Water services and charges will also rise by 3 per cent for the average household.
The budget also includes $560 million for key waste management, sewerage and water service programs, which is almost a third of the entire budget.
$285 million will be invested in transport, including for road repairs, improved cycleways, new bridge works and pedestrian pathways.
$47 million of that will go city-wide road repair and reseal programs including new kerbs, channels, guard rails and pedestrian crossings.
The upgrade of Peachy Road in Ormeau, reconstruction of road pavement along Cotlew Street in Ashmore, a new road bridge in Kerkin Road North in Pimpama and the upgrade of the intersection at Mirambeena Drive and Creek Street in Pimpama have also been included in the budget.
The city is continuing to focus on protecting green and open space, allocating $22 million dollars towards GreenHeart over the next two year.
“This will be a signature parkland for the entire south east Queensland region,” Mayor Tate said.

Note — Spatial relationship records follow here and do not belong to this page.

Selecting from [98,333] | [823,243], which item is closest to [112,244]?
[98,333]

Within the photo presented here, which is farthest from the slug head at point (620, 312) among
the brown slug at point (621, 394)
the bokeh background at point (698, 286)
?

“It is a 241-hectare parcel of land that will take a decade to fully develop but will add incredible community space between Robina and Merrimac.
“The space will feature sporting fields, nature experiences and event sites for large outdoor concerts.
“In every way, this will be a huge asset for the entire SEQ region given its proximity to heavy rail and the M1.”
There has been a massive investment in the maintenance city’s outdoor spaces, like sporting fields and parks, with $300 million dollars set aside.
More than $55 million will also be invested in the city’s economic credentials in areas like marine, film, television and tourism.
Destination Gold Coast, which is the city’s main tourism body, will receive $16.5 million, Major Events Gold Coast will receive close to $12 million and Study Gold Coast will be allocated $3 million.